#### What the task asks:
In the listing below, find the line containing "family: Muridae". Write out that line and every line after it to the end, exactly and only those.

#### Task data:
....................
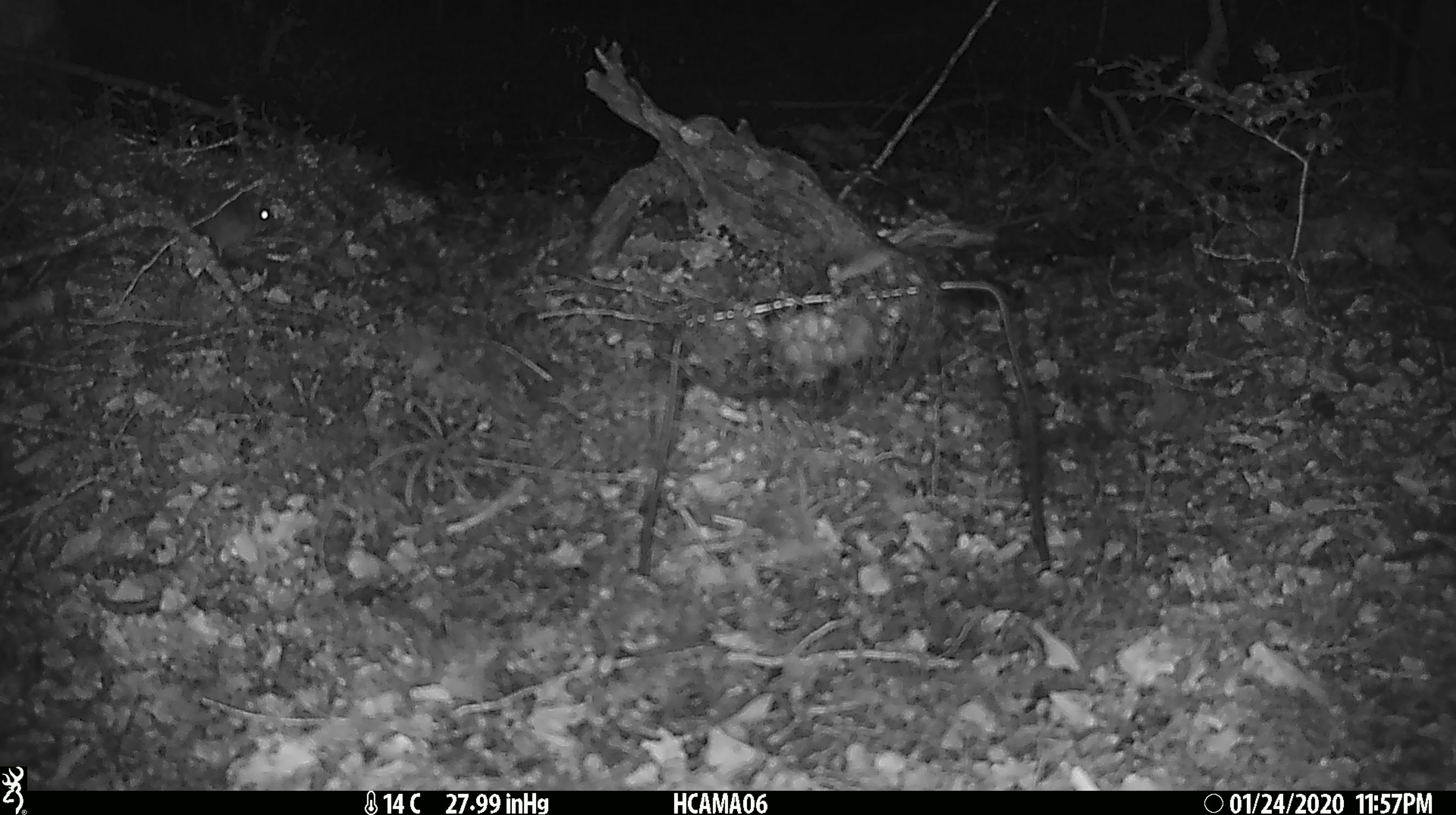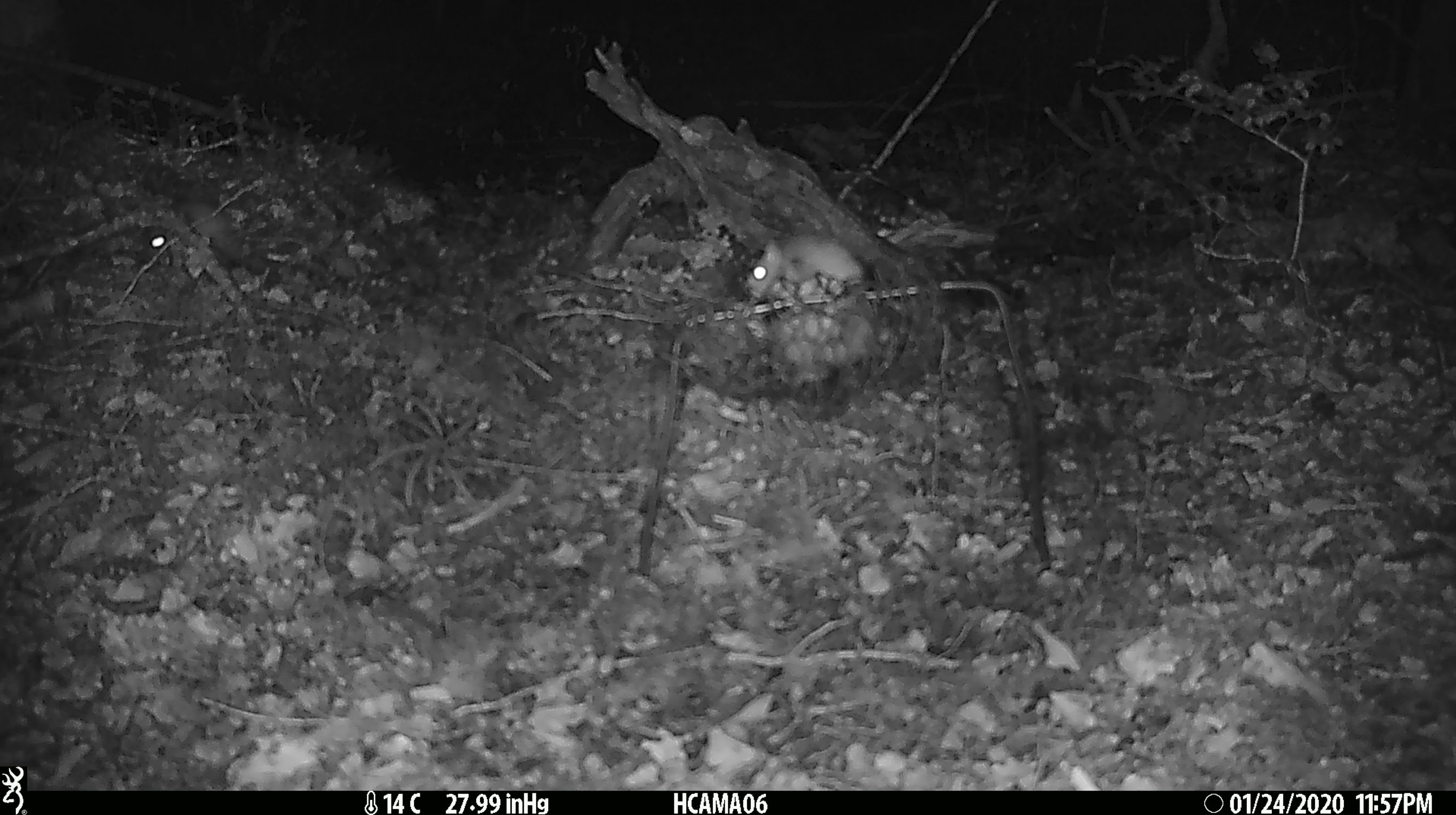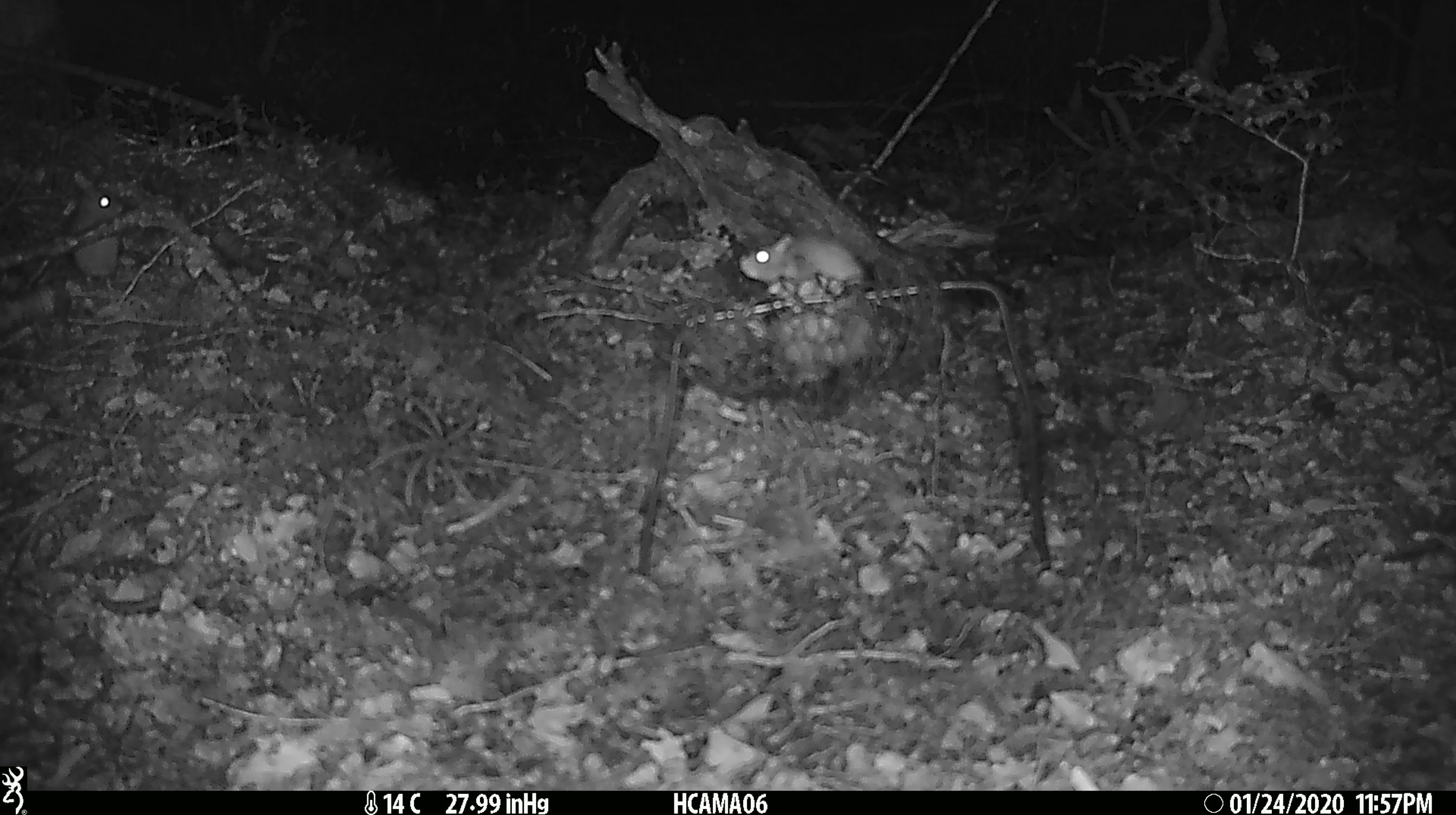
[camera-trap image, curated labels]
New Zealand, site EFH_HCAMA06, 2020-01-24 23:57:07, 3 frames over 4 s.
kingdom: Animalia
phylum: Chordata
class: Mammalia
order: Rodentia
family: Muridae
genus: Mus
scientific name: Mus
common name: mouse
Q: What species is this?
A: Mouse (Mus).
....................
#### Exercise result:
family: Muridae
genus: Mus
scientific name: Mus
common name: mouse
Q: What species is this?
A: Mouse (Mus).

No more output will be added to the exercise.